◆ **Текст для чтения**:
-------------------------

О себе нестыдном
Дмитрий Быков о том, как он читает себя
У меня много sinful — или, как их еще называют,— guilty pleasures: я с удовольствием читаю графоманию, которую мне присылают гигабайтами, и не потому наслаждаюсь этим, что люблю самоутверждаться за счет чужой глупости, а просто мне присуща читательская эмпатия. Что с наслаждением пишется, то и читается в охотку. Особенно я люблю эротические и садомазохистские рассказы на эти темы, они смешнее всего. Еще я люблю читать патриотические бложики про то, как нам вредят англосаксы. Иногда я даже читаю новые тексты Юнны Мориц, хотя признаваться в этом вовсе уж стыдно — грешно смеяться и т. д. Но это все, так сказать, общечеловеческое и, говоря по-ахматовски, недостаточно стыдно, чтоб быть журналистикой. Но я иногда читаю себя, и это действительно неприлично.

-------------------------

◆ **Исходные данные**:
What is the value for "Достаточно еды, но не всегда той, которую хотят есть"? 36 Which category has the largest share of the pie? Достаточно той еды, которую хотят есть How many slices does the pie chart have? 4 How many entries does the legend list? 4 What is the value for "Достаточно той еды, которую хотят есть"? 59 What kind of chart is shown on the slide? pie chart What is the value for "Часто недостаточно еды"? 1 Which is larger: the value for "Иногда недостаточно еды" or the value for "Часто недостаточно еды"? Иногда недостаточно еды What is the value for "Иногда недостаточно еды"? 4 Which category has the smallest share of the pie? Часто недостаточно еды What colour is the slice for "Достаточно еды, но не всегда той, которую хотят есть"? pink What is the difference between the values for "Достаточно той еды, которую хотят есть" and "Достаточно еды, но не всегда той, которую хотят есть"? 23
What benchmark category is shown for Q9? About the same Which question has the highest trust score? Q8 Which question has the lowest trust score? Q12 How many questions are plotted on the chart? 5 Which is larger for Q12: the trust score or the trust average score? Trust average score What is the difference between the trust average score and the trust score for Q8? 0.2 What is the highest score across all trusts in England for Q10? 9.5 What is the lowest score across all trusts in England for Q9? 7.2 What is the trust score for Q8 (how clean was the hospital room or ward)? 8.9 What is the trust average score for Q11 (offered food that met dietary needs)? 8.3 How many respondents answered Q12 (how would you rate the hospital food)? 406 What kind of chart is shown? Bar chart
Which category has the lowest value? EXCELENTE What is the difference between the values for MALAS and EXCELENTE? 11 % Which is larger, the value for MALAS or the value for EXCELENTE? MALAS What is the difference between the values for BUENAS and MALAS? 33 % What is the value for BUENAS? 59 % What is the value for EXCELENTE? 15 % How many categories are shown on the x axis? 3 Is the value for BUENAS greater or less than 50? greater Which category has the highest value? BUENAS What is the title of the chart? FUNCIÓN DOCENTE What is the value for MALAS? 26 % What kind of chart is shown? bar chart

-------------------------

Перепишите из текста о чтении себя фрагмент между словами «О себе нестыдном» и «это действительно неприлично.», включая их, без каких-либо изменений.

◆ **Ответ**:
О себе нестыдном
Дмитрий Быков о том, как он читает себя
У меня много sinful — или, как их еще называют,— guilty pleasures: я с удовольствием читаю графоманию, которую мне присылают гигабайтами, и не потому наслаждаюсь этим, что люблю самоутверждаться за счет чужой глупости, а просто мне присуща читательская эмпатия. Что с наслаждением пишется, то и читается в охотку. Особенно я люблю эротические и садомазохистские рассказы на эти темы, они смешнее всего. Еще я люблю читать патриотические бложики про то, как нам вредят англосаксы. Иногда я даже читаю новые тексты Юнны Мориц, хотя признаваться в этом вовсе уж стыдно — грешно смеяться и т. д. Но это все, так сказать, общечеловеческое и, говоря по-ахматовски, недостаточно стыдно, чтоб быть журналистикой. Но я иногда читаю себя, и это действительно неприлично.